• Meet the Artist: Madeleine Elizabeth

    Meet 14 year old needlepoint designer  Madeleine Elizabeth. She launched her line of hand painted canvases (with the help of her parents) at the Orlando Spring Needlepoint Show in March of 2019. You can shop her line of canvases on our website here. Read on to learn more about her and her love of needlepoint. 
    Madeleine Elizabeth painting a needlepoint canvas
    1.     Tell us about yourself, Madeleine. Where is home for you?
    I am 15 years old and am a sophomore in high school. I am enrolled in the Cambridge AICE program, which stands for Advanced International Certificate of Education, and especially love my art class.  I live in Sarasota, Florida and spend most of my time in my studio. Formerly, it was my brother’s room but I evicted him after he went to college then transformed it into a space where I can create anything from a needlepoint canvas to an essay for my English class.
    Perfectly Imperfect sign needlepoint canvas
    2.     What was your first experience with needlepoint? Who taught you to stitch?

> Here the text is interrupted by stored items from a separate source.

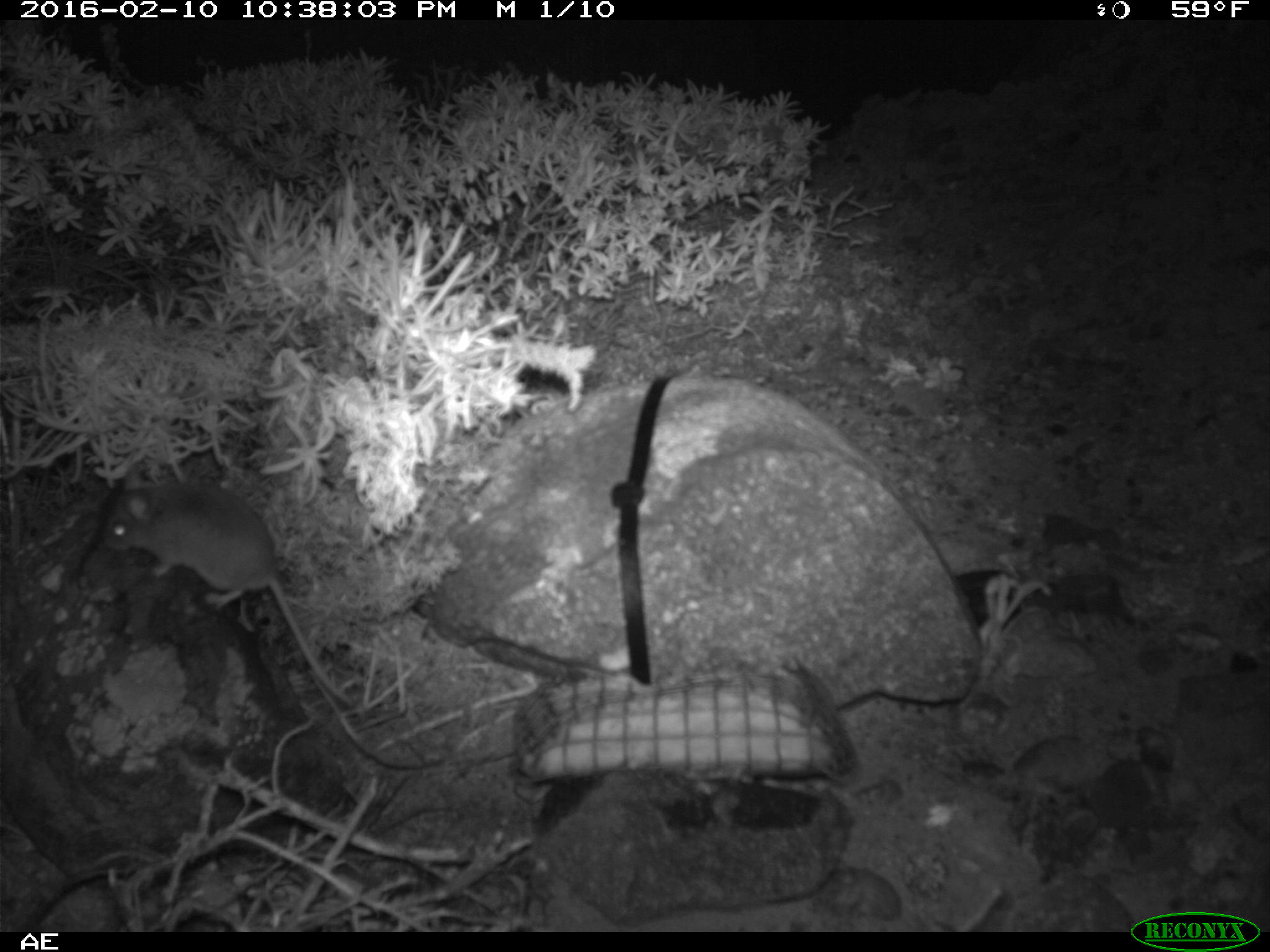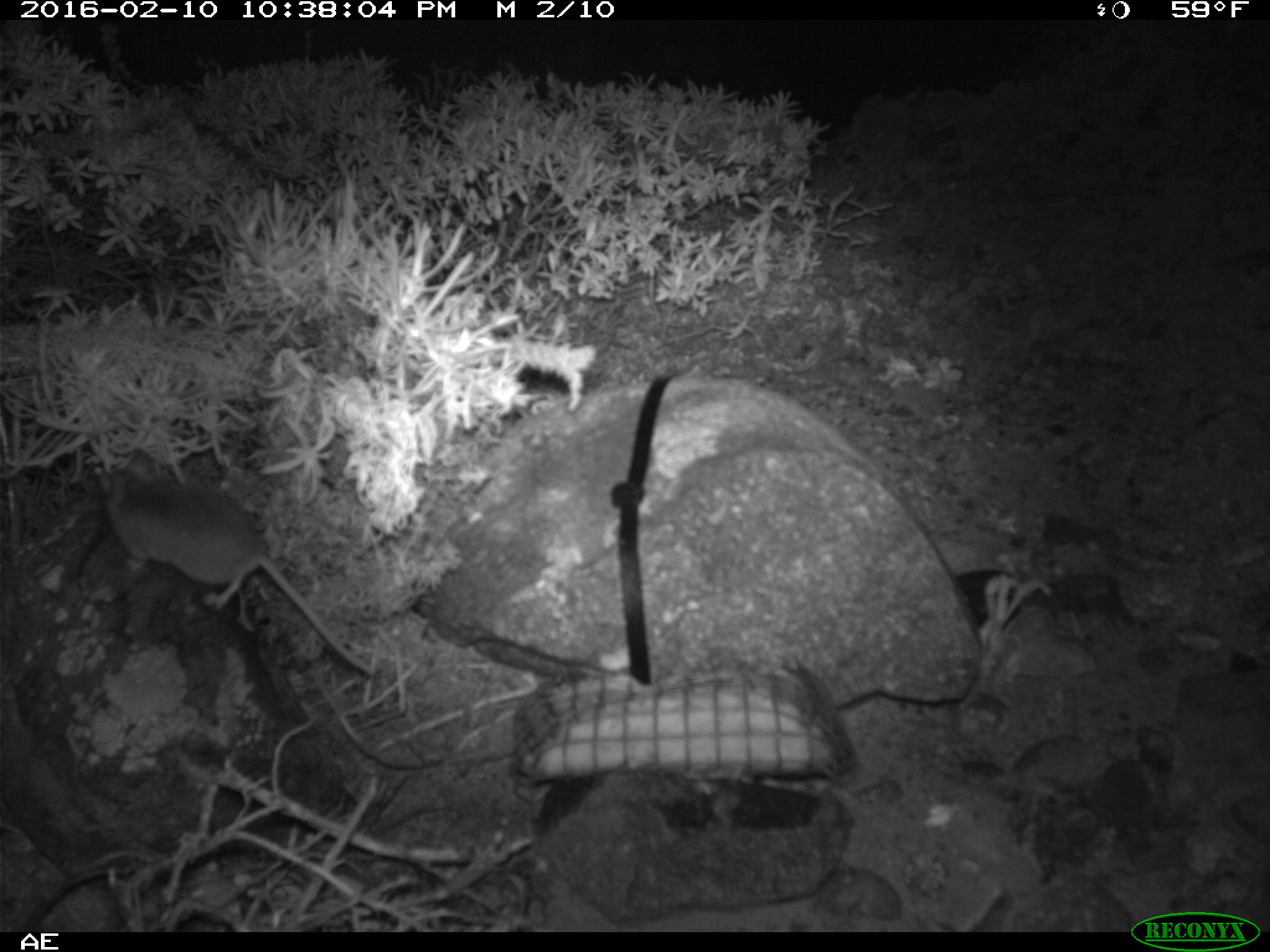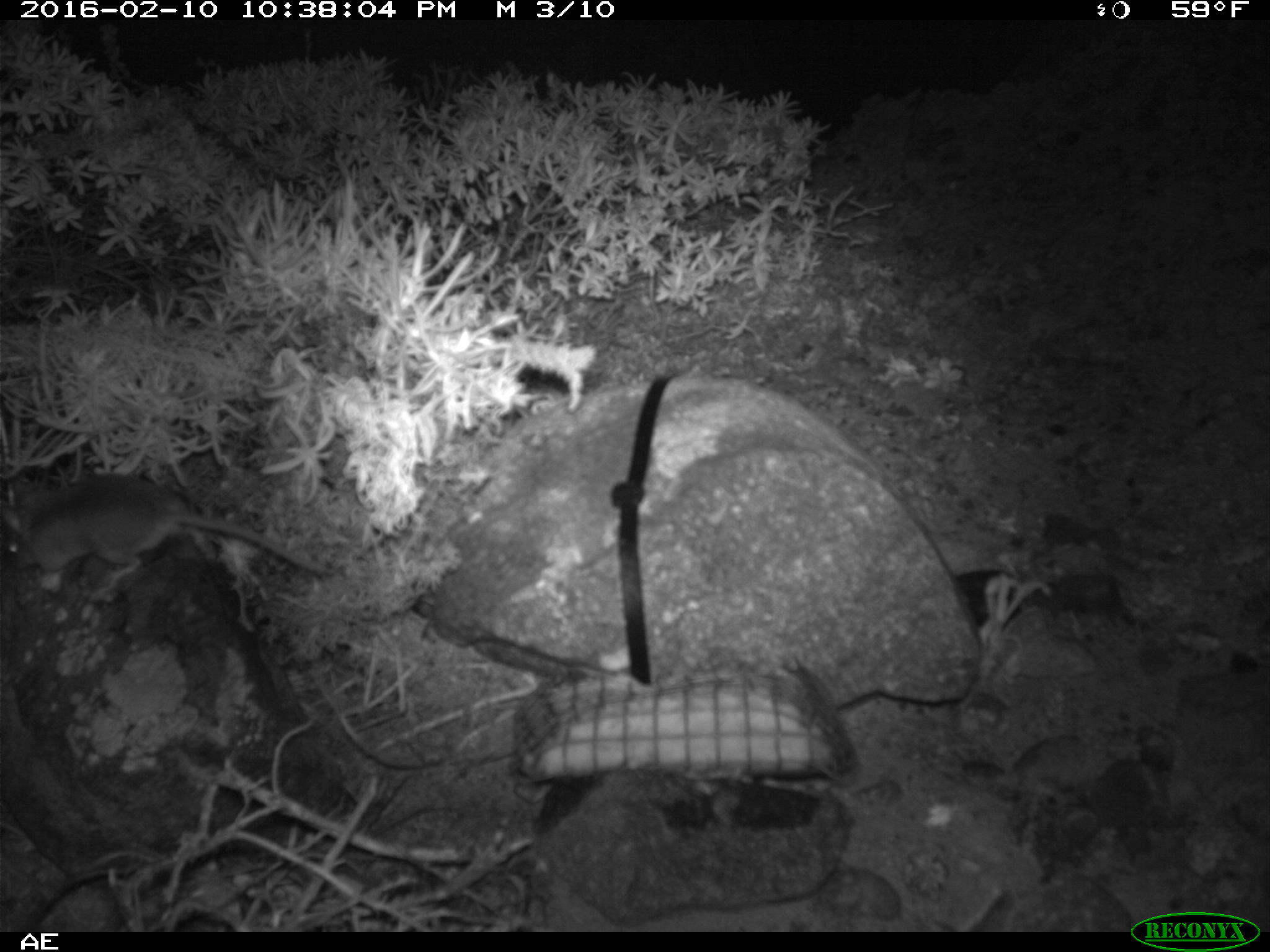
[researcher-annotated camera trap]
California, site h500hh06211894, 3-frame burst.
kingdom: Animalia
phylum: Chordata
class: Mammalia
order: Rodentia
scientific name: Rodentia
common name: rodent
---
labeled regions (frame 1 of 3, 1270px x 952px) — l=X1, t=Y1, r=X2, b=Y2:
rodent: l=103, t=456, r=358, b=708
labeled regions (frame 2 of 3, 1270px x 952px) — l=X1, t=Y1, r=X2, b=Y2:
rodent: l=97, t=449, r=373, b=675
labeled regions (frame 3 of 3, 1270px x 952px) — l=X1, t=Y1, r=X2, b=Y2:
rodent: l=0, t=472, r=324, b=580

    I was first introduced to needlepoint at a yarn shop in town. My mom worked there, and I often spent my summers hanging out with the ladies at the shop and putting away inventory. When I was 9, Mrs. Vickie, who now owns Needlepoint Studio of Sarasota, taught me how to stitch. I spent the next couple of summers and weekends hanging out at the shop and helping customers pick out canvases and threads. Sometimes I also helped them with stitches and compensation. After a few years of helping in the shop, I knew a lot about needlepoint for a 12-year-old.
    3.     What led you to start designing your own canvases? What is your process like?
    I have always loved art and often experiment with different materials. I spent a lot of time at the needlepoint shop so it was only a matter of time until I tried painting on a needlepoint canvas. After that, it was a whirlwind of working with Mrs. Vickie’s daughter, Stephanie, designing a line for my first market in Orlando, 2019. Stephanie has her own line and is also a prospering needlepoint artist. Designing a canvas from start to finish isn’t as complicated as you might think. Depending on the complexity of the initial idea, I start with a sketch on my iPad blocking in color to see if the idea will pan out. If I like the end result, I start to paint. It can take anywhere from 30 minutes for the smallest 3x2 inserts to an entire week for one of my largest jungle canvases. However, for the more common sizes it takes 4-6 hours to have the final product.
    Blue elephant needlepoint canvas
    4.     Where do you find inspiration?
    I find inspiration in many places. My parrots were inspired from my AICE Art Theme from first semester. All of my 'sayings' canvases start with the quote and develop through imagery and composition. My canvases will always be something I personally like the look of. My mom loves to give me ideas, however, most of them never come to reality. We made a deal. She gets to choose one of her ideas that I am not partial to and, if it is one of the best sellers at market, she gets to have two designs for the following market! All in all, my inspiration comes from many places including my parents, grandparents, school, and Sarasota.
    5.     Do you have a favorite canvas in your line?

    I have many favorites and couldn’t pick just one. I do love Bruce the Blue Parrot, because it is so vibrant and is one of my favorite color combos, blue and yellow. I also love the Tall Giraffe, which is a very irregularly sized canvas and looks very peaceful. My favorite saying is "Happier than a Seagull with a French Fry," because it is such a cute saying and I naturally paired it with a fun seagull and french fries. My favorite line of canvases is my floral animals, specifically the jellyfish and manta ray, because they are so pretty and the flowers replace their tentacles and tail so perfectly. Lastly, I've always loved The Coneflower.  It looks very simplistic and serene with the bee hovering over the flower.